Le Royaume-Uni, l’Allemagne, les pays Nordiques et les autres pays d’Europe de l’Ouest se débrouillent très bien sur le marché car ils savent gérer les risques (notamment les grandes compagnies énergétiques), ce qu’ont plus de mal à faire les pays de l’Est. Ils apprennent encore à évoluer dans un marché libre (selon Juha R., les entreprises de l’Est essaient encore d’être plus forts que le marché en proposant des prix du carbone au-dessus du prix du marché, mais comme il le dit si bien : "You can’t beat the market."). Les pays d’Europe de l’Ouest ont par ailleurs des objectifs qui représentent de véritables challenges contrairement aux pays de l’Est pour qui les objectifs sont peut-être moins bien fixés et moins ambitieux.

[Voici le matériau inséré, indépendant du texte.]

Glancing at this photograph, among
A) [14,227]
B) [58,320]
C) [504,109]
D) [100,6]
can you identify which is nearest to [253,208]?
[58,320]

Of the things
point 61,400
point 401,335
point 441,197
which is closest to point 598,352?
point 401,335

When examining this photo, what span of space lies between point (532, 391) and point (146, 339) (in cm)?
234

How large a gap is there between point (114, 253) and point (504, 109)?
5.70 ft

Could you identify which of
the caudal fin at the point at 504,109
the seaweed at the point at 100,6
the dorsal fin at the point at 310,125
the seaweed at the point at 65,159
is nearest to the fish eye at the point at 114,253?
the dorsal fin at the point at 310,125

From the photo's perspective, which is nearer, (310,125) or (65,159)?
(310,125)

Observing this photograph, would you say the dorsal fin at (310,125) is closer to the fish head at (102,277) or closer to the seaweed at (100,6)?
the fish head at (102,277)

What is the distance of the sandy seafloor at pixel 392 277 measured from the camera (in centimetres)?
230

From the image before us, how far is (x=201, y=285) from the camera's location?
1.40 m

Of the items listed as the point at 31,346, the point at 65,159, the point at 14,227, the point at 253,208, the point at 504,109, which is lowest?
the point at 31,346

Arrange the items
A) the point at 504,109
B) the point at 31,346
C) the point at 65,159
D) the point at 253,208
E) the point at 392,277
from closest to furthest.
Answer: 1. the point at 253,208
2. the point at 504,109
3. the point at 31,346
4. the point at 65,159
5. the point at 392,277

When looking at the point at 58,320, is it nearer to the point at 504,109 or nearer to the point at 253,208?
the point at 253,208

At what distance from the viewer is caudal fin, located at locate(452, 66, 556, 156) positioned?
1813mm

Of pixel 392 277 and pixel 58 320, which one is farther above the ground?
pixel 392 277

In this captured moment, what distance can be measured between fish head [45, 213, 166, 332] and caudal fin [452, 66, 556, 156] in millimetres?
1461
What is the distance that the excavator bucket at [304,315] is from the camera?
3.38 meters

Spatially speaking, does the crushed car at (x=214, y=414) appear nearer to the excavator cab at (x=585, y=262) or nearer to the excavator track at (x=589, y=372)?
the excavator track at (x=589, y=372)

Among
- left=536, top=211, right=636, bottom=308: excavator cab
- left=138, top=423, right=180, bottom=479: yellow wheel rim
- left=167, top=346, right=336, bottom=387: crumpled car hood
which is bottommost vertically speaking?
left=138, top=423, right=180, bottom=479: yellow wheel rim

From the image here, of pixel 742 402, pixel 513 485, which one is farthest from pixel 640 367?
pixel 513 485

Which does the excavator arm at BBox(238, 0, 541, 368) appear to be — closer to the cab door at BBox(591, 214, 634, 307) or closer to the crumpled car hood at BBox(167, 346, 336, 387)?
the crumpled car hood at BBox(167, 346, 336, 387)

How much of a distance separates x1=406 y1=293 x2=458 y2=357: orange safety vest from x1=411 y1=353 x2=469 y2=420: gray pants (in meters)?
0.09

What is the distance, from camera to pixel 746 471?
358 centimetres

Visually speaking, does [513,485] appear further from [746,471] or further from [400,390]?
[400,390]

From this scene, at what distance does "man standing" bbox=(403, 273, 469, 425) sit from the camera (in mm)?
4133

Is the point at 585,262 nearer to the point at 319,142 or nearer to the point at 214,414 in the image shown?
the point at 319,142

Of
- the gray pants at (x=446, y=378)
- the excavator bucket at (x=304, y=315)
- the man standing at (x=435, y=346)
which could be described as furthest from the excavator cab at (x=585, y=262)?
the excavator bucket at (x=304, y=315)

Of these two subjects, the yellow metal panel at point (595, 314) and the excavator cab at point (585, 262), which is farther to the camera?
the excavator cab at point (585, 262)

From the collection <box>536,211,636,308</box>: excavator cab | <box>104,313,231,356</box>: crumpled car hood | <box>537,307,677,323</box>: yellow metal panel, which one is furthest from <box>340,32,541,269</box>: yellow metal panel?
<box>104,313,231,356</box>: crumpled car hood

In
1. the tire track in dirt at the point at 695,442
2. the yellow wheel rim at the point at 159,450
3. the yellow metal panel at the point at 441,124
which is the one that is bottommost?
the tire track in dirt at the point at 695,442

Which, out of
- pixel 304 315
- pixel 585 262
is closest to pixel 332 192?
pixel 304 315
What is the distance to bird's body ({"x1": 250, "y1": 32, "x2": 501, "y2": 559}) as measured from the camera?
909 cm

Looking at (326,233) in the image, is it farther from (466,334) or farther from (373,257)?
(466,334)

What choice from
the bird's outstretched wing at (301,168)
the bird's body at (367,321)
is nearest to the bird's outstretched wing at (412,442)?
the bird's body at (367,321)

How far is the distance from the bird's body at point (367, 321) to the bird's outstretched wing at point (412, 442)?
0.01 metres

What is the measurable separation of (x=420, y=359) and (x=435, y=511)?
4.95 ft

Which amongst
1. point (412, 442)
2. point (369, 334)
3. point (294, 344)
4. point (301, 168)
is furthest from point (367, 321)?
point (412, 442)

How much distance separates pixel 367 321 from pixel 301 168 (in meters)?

Mais finalement, il n’y a pas vraiment de bons et de mauvais comportements. Les émissions sont réduites là où cela coûte le moins cher, et cela coûte plus cher dans certains pays mais on ne peut pas dire pour autant que ceux-ci sont des moins bons élèves. Le principe est simplement que toutes les compagnies agissent de façon rationnelle et cela sert plutôt le bon fonctionnement du système.

On peut en revanche parler de mauvais élèves dans le monde, comme le Canada qui ne replira pas ses objectifs car ils n’ont pas véritablement essayé. Le Japon a fait des efforts pour remplir ses objectifs de 2012 mais a décidé de ne pas continuer dans le Protocole de Kyoto après 2012 et n’aura donc plus d’objectifs chiffrés pour la période suivante. Les Etats-Unis n’ont pas du tout ratifié le protocole mais certains états ont mis en place des systèmes pour respecter des objectifs chiffrés.

La façon la plus rapide pour réduire ses émissions pour une compagnie énergétique est de remplacer des centrales à charbon par des centrales à gaz, et elles peuvent y gagner en fonction du prix de ces deux énergies. Quand le prix du gaz augmente, le prix des permis ETS augmente également (car les compagnies y gagnent alors davantage à utiliser le gaz et réduisent alors plus facilement leurs émissions).

Quels acteurs sont favorisés par ce système ?

Il y a plusieurs types de bénéfices : les revenus des investissements et l’argent économisée en n’ayant pas besoin d’investir.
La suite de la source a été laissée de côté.